Textabschnitt:
______________________________

Viele Grüße und trotzden einen guten Wochenbeginn
Willi Wacker
16 C 65/15 (11) Verkündet am 29.07.2015
Amtsgericht Völklingen
Urteil
I m N a m e n d e s V o l k e s
In dem Rechtsstreit
des Herrn …
Kläger
gegen
1. Frau …
2. HUK-Coburg Allgemeine Versicherung AG, vertr. d. d. Vorstand, Großherzog-Friedrich-Straße 40, 66111 Saarbrücken
Beklagte
hat das Amtsgericht Völklingen durch den Richter Dr. G. im schriftlichen Verfahren mit einer Erklärungsfrist bis zum 17.07.2015 am 29.07.2015 für Recht erkannt:
1. Die Beklagten werden als Gesamtschuldner verurteilt, an den Kläger 556,80 € nebst Zinsen in Höhe von 5 Prozentpunkten über dem Basiszinssatz seit dem 27.11.2014, sowie weitere vorgerichtliche Rechtsanwaltsgebühren in Höhe von 54,14 €. Im Übrigen wird die Klage abgewiesen.
2. Die Beklagten tragen als Gesamtschuldner die Kosten des Rechtsstreits zu 88%, der Kläger zu 12%.
3. Das Urteil ist vorläufig vollstreckbar.
Ohne Tatbestand nach § 313a Abs. 1 Satz 1 ZPO
Entscheidungsgründe:
Die zulässige Klage ist in dem aus dem Tenor ersichtlichen Umfang begründet.

______________________________

Datensätze zu räumlichen Fragen:

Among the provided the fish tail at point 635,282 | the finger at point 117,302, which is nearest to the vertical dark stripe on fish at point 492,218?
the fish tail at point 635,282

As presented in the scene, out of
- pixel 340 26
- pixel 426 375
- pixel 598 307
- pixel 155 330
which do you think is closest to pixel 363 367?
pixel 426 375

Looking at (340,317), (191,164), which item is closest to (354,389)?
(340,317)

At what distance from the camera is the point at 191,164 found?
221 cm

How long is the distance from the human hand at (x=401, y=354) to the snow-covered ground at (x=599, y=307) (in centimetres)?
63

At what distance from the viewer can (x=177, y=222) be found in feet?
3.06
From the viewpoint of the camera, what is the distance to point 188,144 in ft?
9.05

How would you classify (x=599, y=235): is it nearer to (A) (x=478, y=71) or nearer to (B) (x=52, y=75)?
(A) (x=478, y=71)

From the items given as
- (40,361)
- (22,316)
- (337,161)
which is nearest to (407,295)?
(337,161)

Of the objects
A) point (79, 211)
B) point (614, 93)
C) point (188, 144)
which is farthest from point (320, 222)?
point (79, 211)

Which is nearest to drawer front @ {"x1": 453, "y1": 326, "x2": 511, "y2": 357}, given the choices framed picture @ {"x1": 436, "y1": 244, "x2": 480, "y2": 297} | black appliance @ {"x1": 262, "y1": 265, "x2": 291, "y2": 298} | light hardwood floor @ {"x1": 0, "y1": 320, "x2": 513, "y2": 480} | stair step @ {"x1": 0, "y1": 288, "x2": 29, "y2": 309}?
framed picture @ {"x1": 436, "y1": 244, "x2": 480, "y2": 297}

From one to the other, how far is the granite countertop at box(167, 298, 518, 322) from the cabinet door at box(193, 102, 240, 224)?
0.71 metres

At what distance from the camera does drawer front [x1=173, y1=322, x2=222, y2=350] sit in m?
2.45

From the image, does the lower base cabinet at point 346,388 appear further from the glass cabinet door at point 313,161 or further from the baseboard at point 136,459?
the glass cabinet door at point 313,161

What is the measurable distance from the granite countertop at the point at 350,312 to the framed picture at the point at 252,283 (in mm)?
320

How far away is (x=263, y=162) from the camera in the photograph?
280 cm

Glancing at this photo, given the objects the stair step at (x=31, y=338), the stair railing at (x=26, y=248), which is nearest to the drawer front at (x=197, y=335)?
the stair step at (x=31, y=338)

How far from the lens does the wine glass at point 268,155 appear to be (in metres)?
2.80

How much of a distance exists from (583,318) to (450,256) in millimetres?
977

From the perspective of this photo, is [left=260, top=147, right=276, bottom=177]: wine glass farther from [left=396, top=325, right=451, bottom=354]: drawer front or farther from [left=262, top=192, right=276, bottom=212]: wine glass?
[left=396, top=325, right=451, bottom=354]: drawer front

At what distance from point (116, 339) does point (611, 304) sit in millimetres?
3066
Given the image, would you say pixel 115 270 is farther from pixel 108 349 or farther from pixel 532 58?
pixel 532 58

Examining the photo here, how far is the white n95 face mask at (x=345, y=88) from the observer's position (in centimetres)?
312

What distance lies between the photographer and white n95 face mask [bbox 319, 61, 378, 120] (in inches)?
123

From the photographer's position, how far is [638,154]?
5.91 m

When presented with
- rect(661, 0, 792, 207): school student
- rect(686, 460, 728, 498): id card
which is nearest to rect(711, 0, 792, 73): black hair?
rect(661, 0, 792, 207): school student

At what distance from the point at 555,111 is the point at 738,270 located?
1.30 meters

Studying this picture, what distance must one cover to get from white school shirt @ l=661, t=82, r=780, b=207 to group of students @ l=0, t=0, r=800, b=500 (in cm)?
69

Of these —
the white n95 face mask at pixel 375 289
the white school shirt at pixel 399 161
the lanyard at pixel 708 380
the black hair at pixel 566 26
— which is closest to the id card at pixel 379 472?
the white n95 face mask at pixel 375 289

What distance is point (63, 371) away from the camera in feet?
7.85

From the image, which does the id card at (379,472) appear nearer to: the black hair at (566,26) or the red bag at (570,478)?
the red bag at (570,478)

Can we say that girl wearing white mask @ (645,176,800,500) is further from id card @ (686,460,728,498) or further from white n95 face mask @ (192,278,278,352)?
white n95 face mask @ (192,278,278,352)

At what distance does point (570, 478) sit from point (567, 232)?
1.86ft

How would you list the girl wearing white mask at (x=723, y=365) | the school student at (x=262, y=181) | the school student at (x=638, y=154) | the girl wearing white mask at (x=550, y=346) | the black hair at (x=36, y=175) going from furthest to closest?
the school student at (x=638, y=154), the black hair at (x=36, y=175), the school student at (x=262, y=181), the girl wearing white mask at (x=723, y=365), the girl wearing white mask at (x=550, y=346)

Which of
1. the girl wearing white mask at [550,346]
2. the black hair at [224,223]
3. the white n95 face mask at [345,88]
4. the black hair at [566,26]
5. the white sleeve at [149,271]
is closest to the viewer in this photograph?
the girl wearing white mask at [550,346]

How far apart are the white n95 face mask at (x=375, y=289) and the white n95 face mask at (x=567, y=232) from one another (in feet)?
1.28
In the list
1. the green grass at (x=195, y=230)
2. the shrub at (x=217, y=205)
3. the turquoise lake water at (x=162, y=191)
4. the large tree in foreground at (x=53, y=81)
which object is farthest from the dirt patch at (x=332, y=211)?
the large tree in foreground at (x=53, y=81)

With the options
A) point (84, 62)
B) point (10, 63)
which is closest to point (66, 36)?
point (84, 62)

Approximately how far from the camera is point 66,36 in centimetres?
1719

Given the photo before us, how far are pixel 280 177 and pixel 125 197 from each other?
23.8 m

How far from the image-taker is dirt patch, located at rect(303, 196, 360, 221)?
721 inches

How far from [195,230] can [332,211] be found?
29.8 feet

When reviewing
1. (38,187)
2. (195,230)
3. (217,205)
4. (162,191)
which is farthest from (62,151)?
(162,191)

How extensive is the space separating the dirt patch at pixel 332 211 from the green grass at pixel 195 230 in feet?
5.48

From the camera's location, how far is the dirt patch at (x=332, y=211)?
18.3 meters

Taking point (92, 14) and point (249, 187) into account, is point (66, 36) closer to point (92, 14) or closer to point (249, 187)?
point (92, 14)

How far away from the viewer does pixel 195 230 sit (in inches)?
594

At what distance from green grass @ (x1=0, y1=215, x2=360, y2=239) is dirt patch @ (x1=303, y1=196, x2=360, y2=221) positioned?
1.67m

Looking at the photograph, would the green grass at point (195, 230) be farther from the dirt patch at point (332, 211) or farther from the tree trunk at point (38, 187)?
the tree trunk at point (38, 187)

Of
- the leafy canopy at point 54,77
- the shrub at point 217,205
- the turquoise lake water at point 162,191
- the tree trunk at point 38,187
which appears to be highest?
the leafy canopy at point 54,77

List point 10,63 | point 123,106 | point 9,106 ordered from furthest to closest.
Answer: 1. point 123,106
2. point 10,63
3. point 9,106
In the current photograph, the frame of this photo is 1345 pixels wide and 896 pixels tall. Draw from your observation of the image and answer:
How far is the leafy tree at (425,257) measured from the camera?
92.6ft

______________________________

Aufgabe: Drucke den Text zum Urteil des Amtsgerichts Völklingen vollständig und unverändert ab. Die Daten stammen aus einer anderen Quelle.

Lösung:
Viele Grüße und trotzden einen guten Wochenbeginn
Willi Wacker
16 C 65/15 (11) Verkündet am 29.07.2015
Amtsgericht Völklingen
Urteil
I m N a m e n d e s V o l k e s
In dem Rechtsstreit
des Herrn …
Kläger
gegen
1. Frau …
2. HUK-Coburg Allgemeine Versicherung AG, vertr. d. d. Vorstand, Großherzog-Friedrich-Straße 40, 66111 Saarbrücken
Beklagte
hat das Amtsgericht Völklingen durch den Richter Dr. G. im schriftlichen Verfahren mit einer Erklärungsfrist bis zum 17.07.2015 am 29.07.2015 für Recht erkannt:
1. Die Beklagten werden als Gesamtschuldner verurteilt, an den Kläger 556,80 € nebst Zinsen in Höhe von 5 Prozentpunkten über dem Basiszinssatz seit dem 27.11.2014, sowie weitere vorgerichtliche Rechtsanwaltsgebühren in Höhe von 54,14 €. Im Übrigen wird die Klage abgewiesen.
2. Die Beklagten tragen als Gesamtschuldner die Kosten des Rechtsstreits zu 88%, der Kläger zu 12%.
3. Das Urteil ist vorläufig vollstreckbar.
Ohne Tatbestand nach § 313a Abs. 1 Satz 1 ZPO
Entscheidungsgründe:
Die zulässige Klage ist in dem aus dem Tenor ersichtlichen Umfang begründet.